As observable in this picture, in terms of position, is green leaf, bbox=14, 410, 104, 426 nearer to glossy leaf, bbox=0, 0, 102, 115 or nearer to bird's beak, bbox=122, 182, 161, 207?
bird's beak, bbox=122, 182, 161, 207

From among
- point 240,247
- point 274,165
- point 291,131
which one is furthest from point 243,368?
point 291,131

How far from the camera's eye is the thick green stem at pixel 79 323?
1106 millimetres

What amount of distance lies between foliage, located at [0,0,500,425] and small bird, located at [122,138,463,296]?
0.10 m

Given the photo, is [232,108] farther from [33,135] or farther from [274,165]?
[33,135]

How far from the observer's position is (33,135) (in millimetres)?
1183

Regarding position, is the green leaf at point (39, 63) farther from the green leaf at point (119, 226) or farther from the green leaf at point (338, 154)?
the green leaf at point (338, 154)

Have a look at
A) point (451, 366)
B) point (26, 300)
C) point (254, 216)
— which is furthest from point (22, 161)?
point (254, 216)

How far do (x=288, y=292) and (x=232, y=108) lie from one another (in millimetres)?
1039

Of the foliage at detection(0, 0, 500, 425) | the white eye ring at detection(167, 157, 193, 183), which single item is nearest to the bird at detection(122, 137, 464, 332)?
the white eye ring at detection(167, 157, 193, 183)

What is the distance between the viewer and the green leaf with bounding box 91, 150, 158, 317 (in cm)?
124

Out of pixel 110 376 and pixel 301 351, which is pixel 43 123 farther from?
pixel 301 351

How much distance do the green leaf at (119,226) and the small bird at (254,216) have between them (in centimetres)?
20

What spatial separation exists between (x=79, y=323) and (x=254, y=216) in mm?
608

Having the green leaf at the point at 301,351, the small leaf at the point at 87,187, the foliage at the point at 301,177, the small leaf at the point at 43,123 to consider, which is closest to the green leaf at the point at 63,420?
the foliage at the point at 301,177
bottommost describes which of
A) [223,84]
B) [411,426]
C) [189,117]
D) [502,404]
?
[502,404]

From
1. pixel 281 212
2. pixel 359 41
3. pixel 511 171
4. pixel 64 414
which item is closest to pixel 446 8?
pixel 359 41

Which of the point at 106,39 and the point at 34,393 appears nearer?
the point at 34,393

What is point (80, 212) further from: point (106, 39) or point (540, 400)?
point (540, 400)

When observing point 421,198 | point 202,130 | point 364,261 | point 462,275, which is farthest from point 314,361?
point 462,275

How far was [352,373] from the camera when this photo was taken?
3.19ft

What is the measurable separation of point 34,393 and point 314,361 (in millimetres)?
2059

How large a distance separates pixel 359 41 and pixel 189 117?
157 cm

# GIVEN EXERCISE:
Go through the listing and print each line exactly as it appears.

# CORRECT RESPONSE:
As observable in this picture, in terms of position, is green leaf, bbox=14, 410, 104, 426 nearer to glossy leaf, bbox=0, 0, 102, 115 or nearer to bird's beak, bbox=122, 182, 161, 207?
bird's beak, bbox=122, 182, 161, 207

From among
- point 240,247
- point 274,165
- point 291,131
which one is furthest from point 243,368?
point 291,131

How far from the camera's eye is the thick green stem at pixel 79 323?
1106 millimetres

What amount of distance lies between foliage, located at [0,0,500,425] and small bird, located at [122,138,463,296]?
0.10 m

Given the photo, is [232,108] farther from [33,135] or farther from [274,165]?
[33,135]

How far from the observer's position is (33,135) (in millimetres)?
1183

Regarding position, is the green leaf at point (39, 63) farther from the green leaf at point (119, 226) or farther from the green leaf at point (338, 154)?
the green leaf at point (338, 154)

Have a look at
A) point (451, 366)
B) point (26, 300)
C) point (254, 216)
— which is furthest from point (22, 161)?
point (254, 216)

How far do (x=288, y=292) and (x=232, y=108) lie from one another (in millimetres)?
1039

Of the foliage at detection(0, 0, 500, 425) | the white eye ring at detection(167, 157, 193, 183), which single item is nearest to the bird at detection(122, 137, 464, 332)?
the white eye ring at detection(167, 157, 193, 183)

What is the distance between the viewer and the green leaf with bounding box 91, 150, 158, 317 (in cm)?
124

Out of pixel 110 376 and pixel 301 351, which is pixel 43 123 farther from?
pixel 301 351

How much distance do the green leaf at (119,226) and the small bird at (254,216) have between them (in centimetres)?
20

What spatial separation exists between (x=79, y=323) and (x=254, y=216) in mm?
608

Having the green leaf at the point at 301,351, the small leaf at the point at 87,187, the foliage at the point at 301,177, the small leaf at the point at 43,123 to consider, which is closest to the green leaf at the point at 63,420?
the foliage at the point at 301,177
bottommost describes which of
A) [223,84]
B) [411,426]
C) [189,117]
D) [502,404]
?
[502,404]

From
1. pixel 281 212
2. pixel 359 41
3. pixel 511 171
4. pixel 64 414
which item is closest to pixel 446 8?
pixel 359 41

Which of the point at 106,39 and the point at 34,393 appears nearer?
the point at 34,393

What is point (80, 212) further from: point (106, 39) or point (540, 400)?
point (540, 400)

When observing point 421,198 | point 202,130 | point 364,261 | point 462,275, which is farthest from point 314,361?
point 462,275

How far was [352,373] from the camera when this photo was taken?
3.19ft

What is the measurable separation of point 34,393 and point 314,361 (in millimetres)?
2059

How large a distance separates pixel 359 41 and pixel 189 117?
157 cm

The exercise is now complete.